Content starts

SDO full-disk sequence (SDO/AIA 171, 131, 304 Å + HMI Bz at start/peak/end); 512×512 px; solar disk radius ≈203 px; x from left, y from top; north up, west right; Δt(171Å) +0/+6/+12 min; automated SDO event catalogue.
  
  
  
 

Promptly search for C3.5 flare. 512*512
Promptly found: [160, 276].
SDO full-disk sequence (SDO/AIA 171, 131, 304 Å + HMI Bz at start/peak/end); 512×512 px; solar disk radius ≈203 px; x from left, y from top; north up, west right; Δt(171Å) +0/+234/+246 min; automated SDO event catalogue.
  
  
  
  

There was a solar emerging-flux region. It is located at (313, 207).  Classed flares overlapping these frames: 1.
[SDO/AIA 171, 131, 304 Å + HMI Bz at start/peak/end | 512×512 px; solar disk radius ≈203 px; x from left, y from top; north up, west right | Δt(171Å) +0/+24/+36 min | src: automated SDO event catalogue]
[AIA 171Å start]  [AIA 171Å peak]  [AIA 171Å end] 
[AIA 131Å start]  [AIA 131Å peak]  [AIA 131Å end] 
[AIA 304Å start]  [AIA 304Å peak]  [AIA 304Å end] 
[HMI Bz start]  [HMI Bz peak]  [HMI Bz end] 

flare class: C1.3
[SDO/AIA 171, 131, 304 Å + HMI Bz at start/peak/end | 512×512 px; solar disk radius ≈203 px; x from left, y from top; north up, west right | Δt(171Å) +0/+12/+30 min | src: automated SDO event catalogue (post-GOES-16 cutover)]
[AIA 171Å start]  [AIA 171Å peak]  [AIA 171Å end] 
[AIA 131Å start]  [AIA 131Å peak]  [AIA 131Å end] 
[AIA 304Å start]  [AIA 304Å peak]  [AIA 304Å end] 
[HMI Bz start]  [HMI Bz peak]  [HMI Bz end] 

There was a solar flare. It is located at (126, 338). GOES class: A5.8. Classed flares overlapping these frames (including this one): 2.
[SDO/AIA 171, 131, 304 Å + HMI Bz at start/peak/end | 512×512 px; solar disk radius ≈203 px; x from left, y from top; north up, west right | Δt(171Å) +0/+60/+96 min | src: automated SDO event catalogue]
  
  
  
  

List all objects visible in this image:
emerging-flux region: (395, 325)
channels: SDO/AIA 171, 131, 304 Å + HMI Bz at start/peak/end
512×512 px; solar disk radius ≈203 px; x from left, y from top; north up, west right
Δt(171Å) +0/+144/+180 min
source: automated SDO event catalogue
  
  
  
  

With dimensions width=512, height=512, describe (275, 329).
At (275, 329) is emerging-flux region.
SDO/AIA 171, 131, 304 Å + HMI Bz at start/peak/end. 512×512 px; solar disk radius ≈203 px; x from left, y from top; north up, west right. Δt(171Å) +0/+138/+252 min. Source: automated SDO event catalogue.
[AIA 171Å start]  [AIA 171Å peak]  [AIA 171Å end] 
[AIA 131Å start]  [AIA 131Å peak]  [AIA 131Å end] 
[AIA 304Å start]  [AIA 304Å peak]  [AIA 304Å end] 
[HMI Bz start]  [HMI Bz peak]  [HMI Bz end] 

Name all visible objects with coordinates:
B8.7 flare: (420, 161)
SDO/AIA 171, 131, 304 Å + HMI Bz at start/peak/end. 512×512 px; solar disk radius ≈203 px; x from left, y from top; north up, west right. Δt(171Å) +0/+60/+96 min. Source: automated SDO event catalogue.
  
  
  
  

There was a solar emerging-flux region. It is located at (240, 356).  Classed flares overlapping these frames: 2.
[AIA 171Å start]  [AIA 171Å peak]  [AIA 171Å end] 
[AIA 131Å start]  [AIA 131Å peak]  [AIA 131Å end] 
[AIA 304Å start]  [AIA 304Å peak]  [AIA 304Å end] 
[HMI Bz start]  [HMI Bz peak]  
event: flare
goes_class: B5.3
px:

Content ends

__EXERCISE AIM__
Could you return every line from the entries above in which the string "Promptly" occurs?

__ANSWER TO THIS TASK__
Promptly search for C3.5 flare. 512*512
Promptly found: [160, 276].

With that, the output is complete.